For each line in the data below that holds "twisted", return a copy.

======== Records for the task ========

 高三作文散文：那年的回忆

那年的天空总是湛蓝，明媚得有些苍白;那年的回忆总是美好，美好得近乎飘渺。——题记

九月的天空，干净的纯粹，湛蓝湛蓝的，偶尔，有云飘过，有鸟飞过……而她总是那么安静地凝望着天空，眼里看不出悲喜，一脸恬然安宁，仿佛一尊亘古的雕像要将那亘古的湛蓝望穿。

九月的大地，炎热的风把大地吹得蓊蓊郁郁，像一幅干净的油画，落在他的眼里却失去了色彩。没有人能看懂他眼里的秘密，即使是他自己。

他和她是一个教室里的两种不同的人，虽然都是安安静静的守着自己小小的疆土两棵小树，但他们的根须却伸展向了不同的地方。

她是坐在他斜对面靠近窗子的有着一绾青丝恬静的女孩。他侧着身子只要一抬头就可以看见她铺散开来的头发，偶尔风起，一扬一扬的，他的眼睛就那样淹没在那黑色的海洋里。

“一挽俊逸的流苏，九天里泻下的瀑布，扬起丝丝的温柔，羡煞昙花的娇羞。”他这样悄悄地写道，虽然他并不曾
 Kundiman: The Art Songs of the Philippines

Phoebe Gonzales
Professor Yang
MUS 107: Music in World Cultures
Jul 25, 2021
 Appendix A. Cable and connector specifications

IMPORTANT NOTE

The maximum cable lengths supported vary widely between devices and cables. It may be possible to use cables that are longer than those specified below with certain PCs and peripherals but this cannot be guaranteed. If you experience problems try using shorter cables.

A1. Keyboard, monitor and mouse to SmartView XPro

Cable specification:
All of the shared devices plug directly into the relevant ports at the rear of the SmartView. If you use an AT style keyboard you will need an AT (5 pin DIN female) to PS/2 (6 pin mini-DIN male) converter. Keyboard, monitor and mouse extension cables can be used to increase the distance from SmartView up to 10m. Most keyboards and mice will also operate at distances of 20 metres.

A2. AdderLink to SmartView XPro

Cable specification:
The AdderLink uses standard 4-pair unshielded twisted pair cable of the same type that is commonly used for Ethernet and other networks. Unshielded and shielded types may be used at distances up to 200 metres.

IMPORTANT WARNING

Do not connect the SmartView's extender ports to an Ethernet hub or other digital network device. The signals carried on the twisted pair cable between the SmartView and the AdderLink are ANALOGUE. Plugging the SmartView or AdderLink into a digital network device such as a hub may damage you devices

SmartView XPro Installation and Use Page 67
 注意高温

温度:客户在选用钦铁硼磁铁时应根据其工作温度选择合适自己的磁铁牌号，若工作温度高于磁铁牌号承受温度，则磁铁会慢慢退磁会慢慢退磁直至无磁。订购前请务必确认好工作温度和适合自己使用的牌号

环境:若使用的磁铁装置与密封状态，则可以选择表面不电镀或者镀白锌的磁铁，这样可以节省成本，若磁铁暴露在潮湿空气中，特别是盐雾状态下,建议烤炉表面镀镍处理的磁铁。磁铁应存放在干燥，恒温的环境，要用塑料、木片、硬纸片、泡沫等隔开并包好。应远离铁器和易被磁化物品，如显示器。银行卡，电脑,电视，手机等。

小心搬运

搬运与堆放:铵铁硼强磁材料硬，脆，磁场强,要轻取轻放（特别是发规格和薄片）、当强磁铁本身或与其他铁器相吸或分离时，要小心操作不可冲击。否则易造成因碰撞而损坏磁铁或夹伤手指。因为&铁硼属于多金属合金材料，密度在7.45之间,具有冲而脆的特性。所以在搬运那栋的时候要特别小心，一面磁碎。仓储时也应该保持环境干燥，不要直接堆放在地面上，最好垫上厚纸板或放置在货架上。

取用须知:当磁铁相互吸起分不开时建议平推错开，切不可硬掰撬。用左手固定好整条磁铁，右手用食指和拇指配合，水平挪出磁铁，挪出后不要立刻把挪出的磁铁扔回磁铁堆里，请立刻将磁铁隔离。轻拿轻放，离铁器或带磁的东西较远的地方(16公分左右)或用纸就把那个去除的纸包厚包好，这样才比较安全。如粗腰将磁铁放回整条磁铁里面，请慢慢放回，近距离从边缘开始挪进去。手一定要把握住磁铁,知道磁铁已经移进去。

========

Task result ▸
The AdderLink uses standard 4-pair unshielded twisted pair cable of the same type that is commonly used for Ethernet and other networks. Unshielded and shielded types may be used at distances up to 200 metres.
Do not connect the SmartView's extender ports to an Ethernet hub or other digital network device. The signals carried on the twisted pair cable between the SmartView and the AdderLink are ANALOGUE. Plugging the SmartView or AdderLink into a digital network device such as a hub may damage you devices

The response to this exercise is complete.